Die Spannung auf der Bühne war dabei nicht gespielt. Der junge Tenor Christopher Sokolowski debütierte an diesem Abend in der Titelrolle und gab darstellerisch und sängerisch Alles. Klingt seine recht dunkle Tenorstimme in den mittleren Lagen eher pastos, so strahlen das hohen A in seiner Gralserzählung so wie sein gesamtes hohes Register. Die Textgestaltung war detailliert mit zahlreichen klanglichen Modifikationen und Akzenten. Sein Lohengrin ist kein übermenschlicher mythischer Held, sondern ein bemerkenswert unsicherer Charakter. Verglichen mit ihm und Elsa – solide und eher zurückhaltend gesungen und gespielt von Sarah-Jane Brandon –, die ein recht chaotisches Paar abgeben, wirken Ortrud und Telramund seriös und elegant. Nadine Lehner (Ortrud) hat eine ausgeglichene Stimme mit großer Durchschlagskraft und eine klare Aussprache. Ihre Ortrud ist kühl und berechnend und sie verkörpert die alte Ära der Ordnung und Besonnenheit, die von Lohengrin über den Haufen geworfen wird. Interessanterweise wird sie dadurch zu einer Identifikationsfigur und ihr Tod am Ende symbolisiert den endgültigen Untergang einer ehemals stabilen Weltordnung. Elias Gyunseok Han gibt einen überaus leidenschaftlichen Friedrich von Telramund. Seine Stimmtechnik ist hervorragend für diese Partie geeignet, denn sie kombiniert einen voluminösen Klang mit einer gestochen scharfen Diktion, die jeglichen Blick auf die Übertitel überflüssig macht. Der König Heinrich von Hidenori Inoue war darstellerisch gelungen und sein Stimmumfang deckt alle Register dieser Partie. Allerdings war im Vergleich mit Han seine Aussprache etwas undeutlich und seine Stimme etwas blaß. Michał Partyka gibt einen unheimlichen Heerrufer, schauspielerisch statuarisch so wie es der Rolle geziemt.

· · ·

» GESTELLTE AUFGABE 1: Gib die Zeilen der Datensätze von der Zeile mit „Which is higher in“ bis zum Ende der Datensätze unverändert wieder.
Die Datensätze haben mit der Lohengrin-Kritik nichts zu tun.

» Datensätze mit Fragen zum räumlichen Denken:

· · ·

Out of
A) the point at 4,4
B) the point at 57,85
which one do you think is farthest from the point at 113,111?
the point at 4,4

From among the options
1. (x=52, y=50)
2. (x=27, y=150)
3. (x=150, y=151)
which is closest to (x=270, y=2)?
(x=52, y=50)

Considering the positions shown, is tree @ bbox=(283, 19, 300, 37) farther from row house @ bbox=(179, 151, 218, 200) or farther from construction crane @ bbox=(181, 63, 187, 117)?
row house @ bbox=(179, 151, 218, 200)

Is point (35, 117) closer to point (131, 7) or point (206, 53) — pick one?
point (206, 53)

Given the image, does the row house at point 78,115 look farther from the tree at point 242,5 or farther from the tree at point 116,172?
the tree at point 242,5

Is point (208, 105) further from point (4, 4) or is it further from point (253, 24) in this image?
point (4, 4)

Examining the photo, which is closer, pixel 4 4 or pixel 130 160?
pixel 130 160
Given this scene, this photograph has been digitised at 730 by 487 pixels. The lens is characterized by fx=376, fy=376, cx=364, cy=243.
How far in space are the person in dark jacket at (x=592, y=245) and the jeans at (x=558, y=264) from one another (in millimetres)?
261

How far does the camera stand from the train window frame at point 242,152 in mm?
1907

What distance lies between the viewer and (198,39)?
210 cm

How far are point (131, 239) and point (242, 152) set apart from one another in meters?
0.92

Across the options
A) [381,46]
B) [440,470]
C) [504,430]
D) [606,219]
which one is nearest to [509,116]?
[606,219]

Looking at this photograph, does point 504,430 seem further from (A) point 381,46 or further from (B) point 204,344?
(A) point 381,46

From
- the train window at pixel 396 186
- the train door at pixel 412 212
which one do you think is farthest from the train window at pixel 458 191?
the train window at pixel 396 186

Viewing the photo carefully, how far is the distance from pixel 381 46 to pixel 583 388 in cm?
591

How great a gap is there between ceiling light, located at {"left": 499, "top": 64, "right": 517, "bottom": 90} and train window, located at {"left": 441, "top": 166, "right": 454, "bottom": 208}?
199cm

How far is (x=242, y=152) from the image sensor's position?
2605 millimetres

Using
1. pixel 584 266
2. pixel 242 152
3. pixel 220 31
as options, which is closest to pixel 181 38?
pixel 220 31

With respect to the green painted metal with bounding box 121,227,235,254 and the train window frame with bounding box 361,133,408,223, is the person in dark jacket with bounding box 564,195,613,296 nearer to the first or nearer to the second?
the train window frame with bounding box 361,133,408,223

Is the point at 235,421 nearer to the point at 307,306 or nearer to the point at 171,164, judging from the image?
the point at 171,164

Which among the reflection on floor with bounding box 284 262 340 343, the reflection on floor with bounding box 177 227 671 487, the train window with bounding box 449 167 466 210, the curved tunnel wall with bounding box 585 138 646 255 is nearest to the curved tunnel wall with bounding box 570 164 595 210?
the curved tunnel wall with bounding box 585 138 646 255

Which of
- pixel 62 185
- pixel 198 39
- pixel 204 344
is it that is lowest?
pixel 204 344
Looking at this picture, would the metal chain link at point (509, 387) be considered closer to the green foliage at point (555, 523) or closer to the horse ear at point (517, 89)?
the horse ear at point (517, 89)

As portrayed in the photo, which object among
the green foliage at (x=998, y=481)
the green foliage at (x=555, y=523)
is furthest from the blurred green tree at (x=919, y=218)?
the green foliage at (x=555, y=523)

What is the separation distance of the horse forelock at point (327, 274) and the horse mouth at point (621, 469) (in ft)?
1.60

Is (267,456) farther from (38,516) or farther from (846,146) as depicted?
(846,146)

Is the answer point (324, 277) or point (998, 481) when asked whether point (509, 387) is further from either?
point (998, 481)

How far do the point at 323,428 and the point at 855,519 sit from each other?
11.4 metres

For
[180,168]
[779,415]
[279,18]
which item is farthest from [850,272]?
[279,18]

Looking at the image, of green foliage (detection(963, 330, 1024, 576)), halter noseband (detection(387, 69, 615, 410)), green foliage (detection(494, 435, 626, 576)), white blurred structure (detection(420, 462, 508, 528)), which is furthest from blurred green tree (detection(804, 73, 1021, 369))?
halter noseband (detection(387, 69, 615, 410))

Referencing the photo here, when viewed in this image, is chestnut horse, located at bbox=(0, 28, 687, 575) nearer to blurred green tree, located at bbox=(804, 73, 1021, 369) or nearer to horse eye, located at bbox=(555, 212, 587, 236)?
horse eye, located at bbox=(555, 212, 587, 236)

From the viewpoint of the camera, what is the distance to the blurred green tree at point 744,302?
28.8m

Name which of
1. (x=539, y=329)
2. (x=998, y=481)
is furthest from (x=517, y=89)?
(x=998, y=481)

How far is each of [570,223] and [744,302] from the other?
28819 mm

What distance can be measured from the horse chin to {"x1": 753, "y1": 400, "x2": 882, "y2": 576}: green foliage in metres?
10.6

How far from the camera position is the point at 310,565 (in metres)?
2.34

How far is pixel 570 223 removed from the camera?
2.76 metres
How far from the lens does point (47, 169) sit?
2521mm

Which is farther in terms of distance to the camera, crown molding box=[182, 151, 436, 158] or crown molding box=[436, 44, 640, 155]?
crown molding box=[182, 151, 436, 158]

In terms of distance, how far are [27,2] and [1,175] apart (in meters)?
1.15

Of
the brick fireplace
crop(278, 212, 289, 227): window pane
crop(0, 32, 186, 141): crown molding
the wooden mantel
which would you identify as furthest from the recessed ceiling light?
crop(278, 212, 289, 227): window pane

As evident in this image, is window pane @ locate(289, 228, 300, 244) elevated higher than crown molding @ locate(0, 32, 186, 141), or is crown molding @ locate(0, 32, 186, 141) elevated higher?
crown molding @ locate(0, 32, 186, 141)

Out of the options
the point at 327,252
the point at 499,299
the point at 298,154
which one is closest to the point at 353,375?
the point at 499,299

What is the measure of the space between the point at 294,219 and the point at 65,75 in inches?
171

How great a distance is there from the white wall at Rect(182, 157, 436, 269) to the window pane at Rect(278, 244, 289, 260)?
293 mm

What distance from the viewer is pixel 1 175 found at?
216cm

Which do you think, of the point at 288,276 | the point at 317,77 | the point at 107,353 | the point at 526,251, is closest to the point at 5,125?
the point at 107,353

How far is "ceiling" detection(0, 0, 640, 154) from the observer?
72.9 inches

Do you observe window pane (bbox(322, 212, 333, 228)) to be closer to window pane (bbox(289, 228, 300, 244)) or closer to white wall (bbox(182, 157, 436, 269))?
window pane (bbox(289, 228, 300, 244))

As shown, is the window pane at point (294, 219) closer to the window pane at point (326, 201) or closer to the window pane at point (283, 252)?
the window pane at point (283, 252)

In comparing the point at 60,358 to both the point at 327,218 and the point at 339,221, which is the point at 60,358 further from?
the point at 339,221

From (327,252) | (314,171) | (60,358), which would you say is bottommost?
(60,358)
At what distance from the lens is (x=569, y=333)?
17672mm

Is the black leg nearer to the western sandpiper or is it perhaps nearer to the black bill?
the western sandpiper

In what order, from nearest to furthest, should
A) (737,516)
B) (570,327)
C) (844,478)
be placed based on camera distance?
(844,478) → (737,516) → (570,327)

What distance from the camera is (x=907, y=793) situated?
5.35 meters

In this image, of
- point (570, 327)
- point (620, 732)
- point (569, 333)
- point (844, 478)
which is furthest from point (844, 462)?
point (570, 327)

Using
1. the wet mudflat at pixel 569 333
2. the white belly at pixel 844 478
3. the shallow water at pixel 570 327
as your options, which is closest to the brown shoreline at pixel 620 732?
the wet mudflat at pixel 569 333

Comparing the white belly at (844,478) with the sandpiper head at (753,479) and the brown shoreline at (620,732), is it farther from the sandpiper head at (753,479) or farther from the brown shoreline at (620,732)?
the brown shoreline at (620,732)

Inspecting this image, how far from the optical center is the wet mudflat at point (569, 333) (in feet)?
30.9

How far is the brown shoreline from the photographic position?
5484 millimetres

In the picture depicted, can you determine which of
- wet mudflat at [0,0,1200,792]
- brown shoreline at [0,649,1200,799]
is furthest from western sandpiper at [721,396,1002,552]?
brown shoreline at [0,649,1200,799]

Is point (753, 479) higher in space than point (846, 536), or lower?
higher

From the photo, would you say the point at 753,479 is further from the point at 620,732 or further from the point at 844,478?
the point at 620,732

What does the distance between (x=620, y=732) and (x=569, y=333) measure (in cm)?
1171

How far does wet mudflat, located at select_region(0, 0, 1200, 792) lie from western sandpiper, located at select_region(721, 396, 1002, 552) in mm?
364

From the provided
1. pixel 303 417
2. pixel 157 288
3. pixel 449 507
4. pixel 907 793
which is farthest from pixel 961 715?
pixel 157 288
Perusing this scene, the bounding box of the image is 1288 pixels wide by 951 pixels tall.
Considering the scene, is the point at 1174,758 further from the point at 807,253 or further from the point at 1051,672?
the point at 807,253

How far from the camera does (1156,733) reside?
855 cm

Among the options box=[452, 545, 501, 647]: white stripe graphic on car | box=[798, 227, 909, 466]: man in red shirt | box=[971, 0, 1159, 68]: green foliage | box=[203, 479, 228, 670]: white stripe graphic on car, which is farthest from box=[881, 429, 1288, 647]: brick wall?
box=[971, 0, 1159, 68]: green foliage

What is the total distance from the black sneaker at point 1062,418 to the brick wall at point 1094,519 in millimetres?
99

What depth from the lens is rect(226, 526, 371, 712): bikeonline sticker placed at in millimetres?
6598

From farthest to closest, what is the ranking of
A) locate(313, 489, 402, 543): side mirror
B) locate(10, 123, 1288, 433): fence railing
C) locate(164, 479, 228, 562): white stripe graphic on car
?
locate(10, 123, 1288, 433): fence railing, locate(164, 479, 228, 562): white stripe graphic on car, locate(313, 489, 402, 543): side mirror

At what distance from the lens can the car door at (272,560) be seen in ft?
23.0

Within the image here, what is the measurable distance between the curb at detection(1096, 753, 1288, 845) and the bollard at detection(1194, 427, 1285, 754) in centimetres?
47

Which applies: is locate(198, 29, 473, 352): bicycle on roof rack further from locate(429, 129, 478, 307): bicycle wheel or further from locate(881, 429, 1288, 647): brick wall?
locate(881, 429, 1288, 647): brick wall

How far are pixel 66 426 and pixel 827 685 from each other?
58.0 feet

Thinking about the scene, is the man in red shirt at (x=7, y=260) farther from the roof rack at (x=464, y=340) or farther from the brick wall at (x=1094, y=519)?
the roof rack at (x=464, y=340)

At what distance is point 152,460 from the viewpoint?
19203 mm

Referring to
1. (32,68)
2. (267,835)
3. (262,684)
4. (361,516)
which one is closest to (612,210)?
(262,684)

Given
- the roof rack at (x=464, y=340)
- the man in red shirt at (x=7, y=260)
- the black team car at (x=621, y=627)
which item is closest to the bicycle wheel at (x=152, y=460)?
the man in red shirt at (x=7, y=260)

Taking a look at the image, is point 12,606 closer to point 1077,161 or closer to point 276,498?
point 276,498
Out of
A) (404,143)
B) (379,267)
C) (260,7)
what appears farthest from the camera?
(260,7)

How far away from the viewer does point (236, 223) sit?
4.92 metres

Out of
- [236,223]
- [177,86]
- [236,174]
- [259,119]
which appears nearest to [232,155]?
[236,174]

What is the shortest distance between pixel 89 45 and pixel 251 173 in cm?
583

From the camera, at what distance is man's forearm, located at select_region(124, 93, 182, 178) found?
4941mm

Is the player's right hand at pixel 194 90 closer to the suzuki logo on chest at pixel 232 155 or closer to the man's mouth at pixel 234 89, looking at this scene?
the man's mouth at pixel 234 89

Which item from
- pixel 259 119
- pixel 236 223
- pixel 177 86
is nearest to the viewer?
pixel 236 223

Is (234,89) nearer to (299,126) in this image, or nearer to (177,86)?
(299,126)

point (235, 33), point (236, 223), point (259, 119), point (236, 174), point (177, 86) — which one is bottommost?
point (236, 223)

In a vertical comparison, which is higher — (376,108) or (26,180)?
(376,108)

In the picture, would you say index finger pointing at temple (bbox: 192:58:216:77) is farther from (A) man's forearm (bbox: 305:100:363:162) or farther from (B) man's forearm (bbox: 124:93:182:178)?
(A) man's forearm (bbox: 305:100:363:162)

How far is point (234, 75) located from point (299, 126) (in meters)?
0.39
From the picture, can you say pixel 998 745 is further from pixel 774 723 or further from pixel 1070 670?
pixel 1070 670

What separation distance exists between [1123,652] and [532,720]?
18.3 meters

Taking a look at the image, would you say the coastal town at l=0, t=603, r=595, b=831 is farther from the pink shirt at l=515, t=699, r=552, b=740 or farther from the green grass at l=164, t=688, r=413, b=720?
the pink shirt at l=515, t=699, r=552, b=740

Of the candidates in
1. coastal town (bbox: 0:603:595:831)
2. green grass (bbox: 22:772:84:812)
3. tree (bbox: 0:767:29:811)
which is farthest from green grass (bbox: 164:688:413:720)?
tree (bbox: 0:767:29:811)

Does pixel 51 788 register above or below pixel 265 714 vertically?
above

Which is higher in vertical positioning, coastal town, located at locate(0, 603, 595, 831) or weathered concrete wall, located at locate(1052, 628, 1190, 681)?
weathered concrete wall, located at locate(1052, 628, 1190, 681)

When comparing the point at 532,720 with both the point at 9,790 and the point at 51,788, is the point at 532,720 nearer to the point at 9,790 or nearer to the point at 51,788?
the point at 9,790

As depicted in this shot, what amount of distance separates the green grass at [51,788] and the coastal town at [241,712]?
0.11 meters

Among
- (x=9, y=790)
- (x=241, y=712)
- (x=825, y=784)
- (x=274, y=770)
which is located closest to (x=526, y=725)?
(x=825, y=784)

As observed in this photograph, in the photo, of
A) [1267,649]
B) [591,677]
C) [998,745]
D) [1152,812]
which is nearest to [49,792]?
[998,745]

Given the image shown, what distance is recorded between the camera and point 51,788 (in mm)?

· · ·

» GESTELLTE AUFGABE 2: Führe die Lohengrin-Kritik im Anschluss an ihren letzten Satz fort.

» ENDGÜLTIGE ANTWORT 1:
Which is higher in vertical positioning, coastal town, located at locate(0, 603, 595, 831) or weathered concrete wall, located at locate(1052, 628, 1190, 681)?
weathered concrete wall, located at locate(1052, 628, 1190, 681)

When comparing the point at 532,720 with both the point at 9,790 and the point at 51,788, is the point at 532,720 nearer to the point at 9,790 or nearer to the point at 51,788?
the point at 9,790

As depicted in this shot, what amount of distance separates the green grass at [51,788] and the coastal town at [241,712]?
0.11 meters

Among
- (x=9, y=790)
- (x=241, y=712)
- (x=825, y=784)
- (x=274, y=770)
which is located closest to (x=526, y=725)?
(x=825, y=784)

As observed in this photograph, in the photo, of
A) [1267,649]
B) [591,677]
C) [998,745]
D) [1152,812]
which is nearest to [49,792]?
[998,745]

Given the image shown, what distance is recorded between the camera and point 51,788 (in mm)?

» ENDGÜLTIGE ANTWORT 2:
Fazit

Vielleicht hat die Beschreibung der Inszenierung fälschlicherweise den Eindruck erweckt, es handele sich hier um eine dem originalen Stoff übergestülpte Modernisierung. Dem ist ganz und gar nicht so. Von allen Werken Wagner ist der Lohengrin das am schwersten zu inszenierende, denn in ihm sind sowohl eine politische als auch eine menschliche Handlung eng miteinander verflochten, symbolisieren und reflektieren einander. Hinzu kommt die nahezu unlösbare Aufgabe, ein Wunder auf die darzustellen und den nationalistischen Furor dieses Werkes aus dem Vormärz angemessen auszulegen, ohne ins unfreiwillig Komische abzugleiten oder in reine Ironie zu verfallen. Lohengrin ist zugleich die Geschichte einer gescheiterten Revolution und einer tragisch endenden Liebesbeziehung und nichts anderes stellt der Regisseur mit seinem Team konsequent auf die Bühne, ohne daß sich Unstimmigkeiten ergeben. Selten dürfte eine Inszenierung von Wagners romantischer Oper derart geglückt sein wie an diesem Abend in Bremen. Es gelingt ihr nicht zuletzt durch die intensive und originelle Personenregie, all die Ambivalenzen und Widersprüche, die Wagner seinem Stoff mitgegeben hat, herauszustellen. Besonders erfreulich ist, daß das nicht auf Kosten der musikalischen Interpretation geschieht. Den Sängern und dem Orchester wird der Raum gegeben, den sie brauchen, und die physische Wucht der Musik wird geschickt genutzt, um das szenische Erlebnis zu steigern.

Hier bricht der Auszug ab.